== DATASET EXTRACT ==
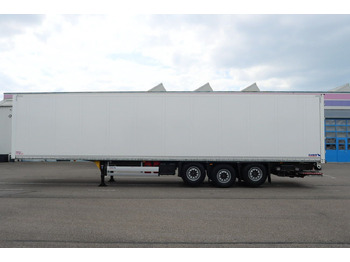 Sơ mi rơ moóc hộp kín Schmitz Cargobull SKO 24/3 x ZURR/2 x LIFT /LBW 2000 kg / 2,70: hình 5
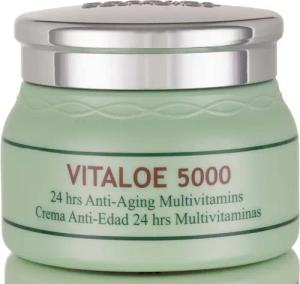 canarias cosmetics Gesichtspflege Anti-Aging-Creme Vitaloe 5000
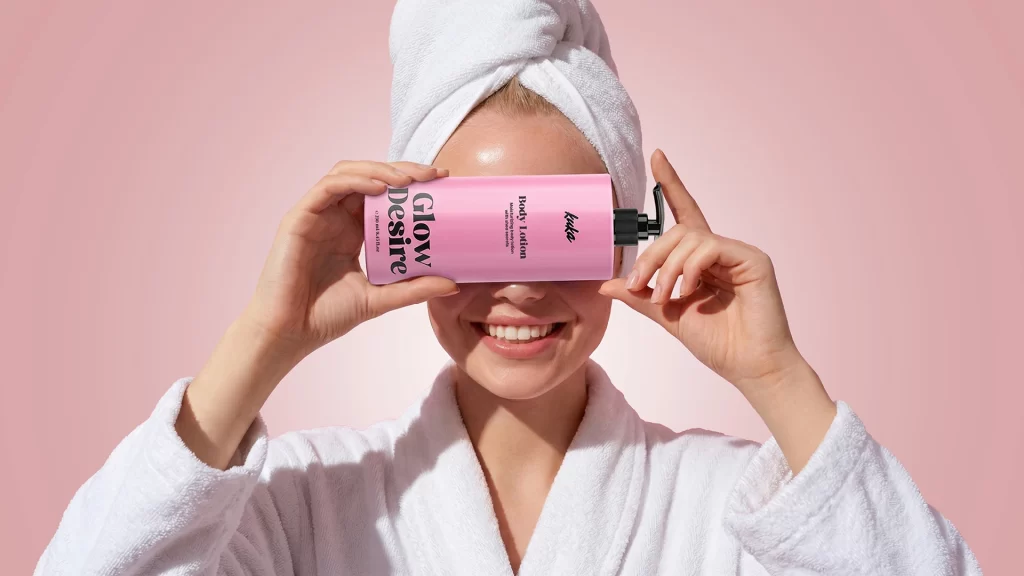 Kuka Body Lotion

== ACTION ITEM ==
Everything above except the pictures needs to be reproduced exactly.

== ANSWER BOX ==
 Sơ mi rơ moóc hộp kín Schmitz Cargobull SKO 24/3 x ZURR/2 x LIFT /LBW 2000 kg / 2,70: hình 5
 canarias cosmetics Gesichtspflege Anti-Aging-Creme Vitaloe 5000
 Kuka Body Lotion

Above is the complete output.